The cone tip 108 may be manufactured using the same materials as the pontoons and base, and may be secured to the drive shaft 105 by set screws or equivalent fasteners. The cone tip 108 assists in guiding upward flow of liquid as imparted by the impeller, spreading the flow outwardly as it advances upward toward the base and pontoons.

The impeller 22 (FIG. 11) is preferably formed of a single stamped sheet, preferably of stainless steel. Variations of the impeller may be made in the number of blades, however, it has been found that an impeller having six integral, substantially equally spaced blades 68 (about the central axis X) functions well.

It is also preferable that the diameter of the impeller (between opposed blade tips) be similar to or slightly larger than the diameter of the base, and that the hubs 64, 66 be of diameters no larger than the reduced bottom end of the base. This is done so vortex current produced by the impeller will upwardly impinge on the frusto-conical walls of the base 16 and be deflected radially outwardly.

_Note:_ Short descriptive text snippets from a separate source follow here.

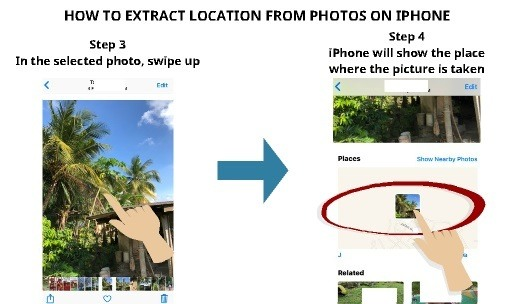 Extract location from photos on iPhone 2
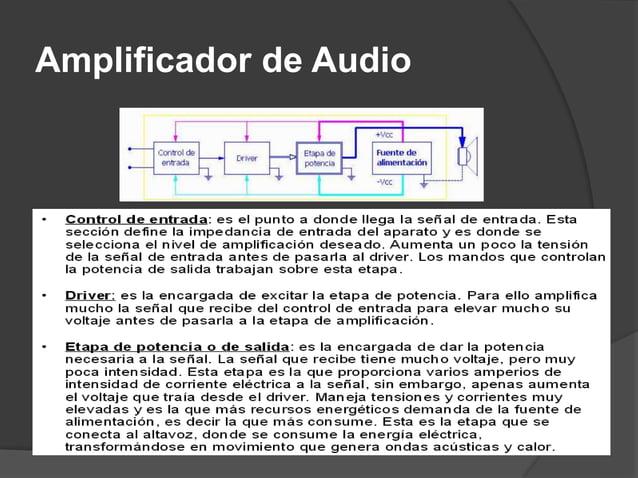 Amplificador de Audio Board Usb Dc 5v  Tensión de funcionamiento: 2.5V ~ 5.5V  Con altavoz: 4 ~ 8 ohms, recomendado: 4 o...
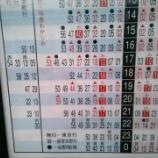『京葉線 海浜幕張駅夕ラッシュ時乗降観察(上り・下り)』の画像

A specific impeller is exemplified in FIG. 11 that will function well in preferred embodiments of the invention. The impeller includes blades 68 that are set at substantially equal pitch angles, one of which is exemplified by FIG. 9. The pitch angle indicated at P is approximately 33° from a horizontal plane. This is within an operating range that is preferably between 15° and 40°. The selected pitch angle, coupled with the rotational speed is advantageous in producing the desired circulation of liquid in a torroidal shaped path substantially as indicated in FIGS. 2 and 6.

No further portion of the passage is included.